As I've been entering more and more into the practice of constant surrender to God - though, not perfectly - I've realized that God's control of me is always in concert with my agreement to His control. As a love-relationship requires, God will not wrest me around to what He wants in my life, forcing me to accept His rule over me. I must choose, by regular moments of conscious surrender to Him throughout every day, His control. As I do, He works in me both the desire and the ability to do His will (Philippians 2:13; Ephesians 3:16; 2 Corinthians 3:18). What a different way of walking with God! What transformation has finally come, after years of struggling to do for God, by the simple, regular act of sincere yielding to Him! Doing for God now has a substance to it, a powerful, supernatural "fuel," that it never had when I was trying to do God's transforming work for Him, the Holy Spirit unhindered in his work in me by my self-will and rebellion.

And rebellion it is, fellow believer. If I am not under God’s control, submitted to His rule, I am in rebellion to Him. There’s no neutral middle-ground on which to stand between submission and rebellion, as so many believers seem to think. So long as I remain out from under God’s will and way, steering my own course, I am a rebel toward God. In such a condition, the Holy Spirit waits for me to place myself under his authority and power before he transforms me; for he will not force himself upon me, compelling me to change; love will not allow it.

How many are the born-again believers, though, who are pleading with God for His help, for His peace and power, for freedom from the sin that binds them, who never once think to place themselves under His control. They don’t recognize that the fear they labor under, and the bitterness and anger that sours them, and the lust and addiction that is warping and destroying them, and the spiritual dryness and coldness that they feel all the time are all indicators that they have been in control of themselves, that they are sitting on the throne of their hearts where God ought to be seated. The remedy to this situation isn’t a greater portion of God’s power, or an instantaneous erasing of their sinful desires, but the believer placing themselves before God throughout each day as a living sacrifice to Him. (Romans 12:1) Only as this is done will the Holy Spirit move to bring into the liberty and joy of fellowship with God, the stumbling, exhausted, sin-bound believer.

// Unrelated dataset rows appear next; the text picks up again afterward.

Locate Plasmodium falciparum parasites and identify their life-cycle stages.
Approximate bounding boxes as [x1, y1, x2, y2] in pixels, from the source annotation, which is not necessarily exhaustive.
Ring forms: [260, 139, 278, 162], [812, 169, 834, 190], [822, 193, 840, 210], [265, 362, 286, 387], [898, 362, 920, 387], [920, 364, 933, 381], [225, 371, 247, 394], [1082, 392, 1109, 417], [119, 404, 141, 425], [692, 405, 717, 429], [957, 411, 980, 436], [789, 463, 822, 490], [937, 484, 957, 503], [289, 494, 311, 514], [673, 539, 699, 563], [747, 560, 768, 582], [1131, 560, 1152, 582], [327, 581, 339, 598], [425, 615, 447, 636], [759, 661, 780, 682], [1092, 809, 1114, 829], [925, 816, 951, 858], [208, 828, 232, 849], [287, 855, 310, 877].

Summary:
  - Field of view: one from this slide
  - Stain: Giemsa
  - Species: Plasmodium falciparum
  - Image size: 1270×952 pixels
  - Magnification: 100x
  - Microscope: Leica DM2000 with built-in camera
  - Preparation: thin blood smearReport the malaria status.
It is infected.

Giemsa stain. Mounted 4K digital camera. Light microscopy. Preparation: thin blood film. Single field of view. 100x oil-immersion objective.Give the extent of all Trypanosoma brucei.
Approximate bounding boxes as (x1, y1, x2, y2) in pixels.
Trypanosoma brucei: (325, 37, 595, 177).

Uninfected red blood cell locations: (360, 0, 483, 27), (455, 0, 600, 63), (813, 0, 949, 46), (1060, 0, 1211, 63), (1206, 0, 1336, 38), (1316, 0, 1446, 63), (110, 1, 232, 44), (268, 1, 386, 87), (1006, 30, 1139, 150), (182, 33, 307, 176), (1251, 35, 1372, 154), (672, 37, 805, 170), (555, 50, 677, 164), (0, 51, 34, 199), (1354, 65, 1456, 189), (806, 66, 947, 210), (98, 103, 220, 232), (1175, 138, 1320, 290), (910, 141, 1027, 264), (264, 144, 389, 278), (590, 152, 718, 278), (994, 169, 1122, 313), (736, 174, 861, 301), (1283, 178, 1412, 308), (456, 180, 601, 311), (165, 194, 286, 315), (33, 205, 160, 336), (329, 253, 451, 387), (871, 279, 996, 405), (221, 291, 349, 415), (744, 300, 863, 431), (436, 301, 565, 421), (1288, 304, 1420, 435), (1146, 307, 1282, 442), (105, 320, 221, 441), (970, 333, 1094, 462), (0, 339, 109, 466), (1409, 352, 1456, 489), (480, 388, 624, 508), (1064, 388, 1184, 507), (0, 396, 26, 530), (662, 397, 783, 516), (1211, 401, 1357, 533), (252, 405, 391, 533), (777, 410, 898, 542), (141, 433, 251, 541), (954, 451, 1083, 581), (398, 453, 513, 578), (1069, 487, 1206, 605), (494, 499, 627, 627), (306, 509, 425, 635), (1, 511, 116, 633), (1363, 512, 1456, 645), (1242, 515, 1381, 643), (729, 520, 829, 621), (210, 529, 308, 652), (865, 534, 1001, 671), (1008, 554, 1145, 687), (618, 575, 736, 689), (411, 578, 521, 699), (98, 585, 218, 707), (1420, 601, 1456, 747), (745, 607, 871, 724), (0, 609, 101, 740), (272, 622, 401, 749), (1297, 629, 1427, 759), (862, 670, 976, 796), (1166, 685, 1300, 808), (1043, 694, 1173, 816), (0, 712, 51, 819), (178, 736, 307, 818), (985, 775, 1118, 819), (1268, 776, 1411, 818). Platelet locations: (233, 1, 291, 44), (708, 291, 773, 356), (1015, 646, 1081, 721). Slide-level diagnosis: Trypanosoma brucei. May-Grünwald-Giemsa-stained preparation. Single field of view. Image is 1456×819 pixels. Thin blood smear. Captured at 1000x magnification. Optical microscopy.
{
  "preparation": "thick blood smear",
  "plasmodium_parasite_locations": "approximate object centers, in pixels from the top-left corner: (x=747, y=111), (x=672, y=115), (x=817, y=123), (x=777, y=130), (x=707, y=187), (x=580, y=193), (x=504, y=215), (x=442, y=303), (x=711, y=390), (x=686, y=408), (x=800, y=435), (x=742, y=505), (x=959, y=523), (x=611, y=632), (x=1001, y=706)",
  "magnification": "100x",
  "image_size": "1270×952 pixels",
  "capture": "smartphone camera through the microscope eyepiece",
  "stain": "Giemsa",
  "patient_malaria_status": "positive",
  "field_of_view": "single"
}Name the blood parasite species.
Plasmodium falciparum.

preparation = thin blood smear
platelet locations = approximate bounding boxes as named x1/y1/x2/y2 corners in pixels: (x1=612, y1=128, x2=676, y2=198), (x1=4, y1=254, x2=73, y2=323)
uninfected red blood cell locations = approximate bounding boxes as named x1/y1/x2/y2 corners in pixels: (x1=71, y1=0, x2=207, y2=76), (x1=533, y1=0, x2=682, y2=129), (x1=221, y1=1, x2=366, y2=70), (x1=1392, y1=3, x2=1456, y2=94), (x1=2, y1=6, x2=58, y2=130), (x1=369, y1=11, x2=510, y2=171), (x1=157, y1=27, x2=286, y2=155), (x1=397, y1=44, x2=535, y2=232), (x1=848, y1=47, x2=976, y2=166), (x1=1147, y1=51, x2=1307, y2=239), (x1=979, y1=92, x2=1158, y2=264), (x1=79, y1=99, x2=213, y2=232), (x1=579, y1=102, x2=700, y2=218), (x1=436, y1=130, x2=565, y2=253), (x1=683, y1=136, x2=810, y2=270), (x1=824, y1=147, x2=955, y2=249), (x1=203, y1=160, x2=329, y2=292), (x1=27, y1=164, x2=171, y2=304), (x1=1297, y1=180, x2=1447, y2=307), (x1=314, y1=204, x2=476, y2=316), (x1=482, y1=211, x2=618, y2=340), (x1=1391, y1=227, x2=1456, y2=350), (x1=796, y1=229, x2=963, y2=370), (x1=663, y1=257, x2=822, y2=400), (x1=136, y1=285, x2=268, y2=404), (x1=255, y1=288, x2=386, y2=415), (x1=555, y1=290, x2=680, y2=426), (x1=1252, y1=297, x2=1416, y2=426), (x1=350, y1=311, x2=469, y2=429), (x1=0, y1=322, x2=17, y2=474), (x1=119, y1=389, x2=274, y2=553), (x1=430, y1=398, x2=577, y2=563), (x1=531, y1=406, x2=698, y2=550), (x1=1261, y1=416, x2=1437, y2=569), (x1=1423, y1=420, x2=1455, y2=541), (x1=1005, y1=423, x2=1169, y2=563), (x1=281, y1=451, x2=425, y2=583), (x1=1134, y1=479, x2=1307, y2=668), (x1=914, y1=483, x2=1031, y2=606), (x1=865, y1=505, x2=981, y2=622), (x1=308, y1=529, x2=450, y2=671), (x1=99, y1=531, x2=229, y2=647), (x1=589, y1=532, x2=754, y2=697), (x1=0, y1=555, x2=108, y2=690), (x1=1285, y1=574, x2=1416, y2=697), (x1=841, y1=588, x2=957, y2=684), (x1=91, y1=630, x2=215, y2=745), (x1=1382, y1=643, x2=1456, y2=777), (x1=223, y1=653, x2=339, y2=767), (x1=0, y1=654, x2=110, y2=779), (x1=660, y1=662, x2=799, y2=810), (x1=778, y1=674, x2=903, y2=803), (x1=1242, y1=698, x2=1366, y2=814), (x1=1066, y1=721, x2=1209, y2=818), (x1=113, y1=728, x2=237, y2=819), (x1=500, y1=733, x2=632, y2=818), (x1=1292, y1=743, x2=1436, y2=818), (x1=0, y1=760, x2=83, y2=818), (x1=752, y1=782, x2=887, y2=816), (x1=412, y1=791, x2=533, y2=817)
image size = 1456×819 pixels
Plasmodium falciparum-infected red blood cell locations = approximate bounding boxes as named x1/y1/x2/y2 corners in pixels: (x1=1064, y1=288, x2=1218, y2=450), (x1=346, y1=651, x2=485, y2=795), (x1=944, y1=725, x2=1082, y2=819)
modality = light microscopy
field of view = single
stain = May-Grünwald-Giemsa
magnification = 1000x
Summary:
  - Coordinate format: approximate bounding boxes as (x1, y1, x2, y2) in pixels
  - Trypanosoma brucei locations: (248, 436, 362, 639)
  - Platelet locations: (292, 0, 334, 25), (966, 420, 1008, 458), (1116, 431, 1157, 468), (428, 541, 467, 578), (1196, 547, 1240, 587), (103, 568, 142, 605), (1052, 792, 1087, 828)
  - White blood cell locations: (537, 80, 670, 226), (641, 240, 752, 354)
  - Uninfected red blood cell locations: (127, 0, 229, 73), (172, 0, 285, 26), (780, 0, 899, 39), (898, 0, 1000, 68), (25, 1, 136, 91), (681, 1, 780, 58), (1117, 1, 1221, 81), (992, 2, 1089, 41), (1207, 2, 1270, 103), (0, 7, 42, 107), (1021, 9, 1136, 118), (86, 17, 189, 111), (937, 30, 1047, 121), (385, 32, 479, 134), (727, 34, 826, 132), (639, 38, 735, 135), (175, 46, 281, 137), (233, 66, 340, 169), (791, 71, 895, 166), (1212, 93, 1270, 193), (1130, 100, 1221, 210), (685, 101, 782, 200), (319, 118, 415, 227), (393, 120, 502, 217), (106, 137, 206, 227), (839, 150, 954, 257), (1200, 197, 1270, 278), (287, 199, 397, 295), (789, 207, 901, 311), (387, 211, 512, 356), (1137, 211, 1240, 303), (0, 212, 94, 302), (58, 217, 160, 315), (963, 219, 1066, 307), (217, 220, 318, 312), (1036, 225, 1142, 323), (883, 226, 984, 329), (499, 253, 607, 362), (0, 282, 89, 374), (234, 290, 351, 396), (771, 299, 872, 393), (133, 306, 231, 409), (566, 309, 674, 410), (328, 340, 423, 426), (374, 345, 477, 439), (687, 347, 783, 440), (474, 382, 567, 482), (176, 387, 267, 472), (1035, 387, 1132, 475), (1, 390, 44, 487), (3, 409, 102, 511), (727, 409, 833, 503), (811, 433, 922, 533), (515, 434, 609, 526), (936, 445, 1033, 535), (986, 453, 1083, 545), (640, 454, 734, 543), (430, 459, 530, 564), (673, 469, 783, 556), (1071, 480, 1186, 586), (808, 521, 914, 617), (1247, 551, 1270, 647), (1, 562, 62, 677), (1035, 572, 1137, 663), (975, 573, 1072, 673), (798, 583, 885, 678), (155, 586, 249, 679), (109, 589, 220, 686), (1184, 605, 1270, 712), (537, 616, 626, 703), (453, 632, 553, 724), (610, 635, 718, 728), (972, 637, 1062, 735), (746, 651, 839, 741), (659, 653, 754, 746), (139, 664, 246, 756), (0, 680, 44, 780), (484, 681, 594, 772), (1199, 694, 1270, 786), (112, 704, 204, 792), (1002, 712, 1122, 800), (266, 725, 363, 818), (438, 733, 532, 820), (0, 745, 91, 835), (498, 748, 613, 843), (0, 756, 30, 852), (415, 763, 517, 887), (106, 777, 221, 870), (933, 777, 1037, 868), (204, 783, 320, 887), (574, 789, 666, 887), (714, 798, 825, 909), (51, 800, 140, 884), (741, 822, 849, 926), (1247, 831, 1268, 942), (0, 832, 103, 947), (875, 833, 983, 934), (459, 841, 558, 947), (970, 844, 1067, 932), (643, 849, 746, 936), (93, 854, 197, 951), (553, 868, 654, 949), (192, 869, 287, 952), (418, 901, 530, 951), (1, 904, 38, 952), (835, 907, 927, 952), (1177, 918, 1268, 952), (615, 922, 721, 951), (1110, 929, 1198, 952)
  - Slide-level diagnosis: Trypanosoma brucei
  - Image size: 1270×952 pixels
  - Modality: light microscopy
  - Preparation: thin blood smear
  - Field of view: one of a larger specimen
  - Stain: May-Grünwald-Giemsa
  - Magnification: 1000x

Not all at once, mind you, but progressively, as the born-again disciple of Christ learns to remain in a place of submission to God consistently and persistently, seeing lust, temper, fear, greed, anger, pride, and the myriad other ungodly things that plague humanity, as indicators of rebellion toward God and thus as signals to return to a place of submission before Him.

As I live this way, the changes God works in me happen so naturally, so subtly and profoundly, that I usually don't notice them happening. Gone is the horrible, fleshly, self-crucifixion of spiritual immaturity, the frustratingly inconsistent and tiring struggle of self-reformation. God's transformation of me, accomplished by His power, by His Spirit, is not wrenching and exhausting but joyful, full of rest, and as imperceptible, often, as the growth of a branch from the trunk of a tree. (John 15:4-5)

Have you made submission to God your first reflex at every crossroads of choice in your day? Are you praying to be made God's puppet? Or His loving servant?

Philippians 1:6
6 For I am confident of this very thing, that He who began a good work in you will perfect it until the day of Christ Jesus.

1 Thessalonians 5:23-24
23 Now may the God of peace Himself sanctify you entirely; and may your spirit and soul and body be preserved complete, without blame at the coming of our Lord Jesus Christ.
24 Faithful is He who calls you, and He also will bring it to pass.

Jude 1:24-25
24 Now to Him who is able to keep you from stumbling, and to make you stand in the presence of His glory blameless with great joy,
25 to the only God our Savior, through Jesus Christ our Lord, be glory, majesty, dominion and authority, before all time and now and forever. Amen.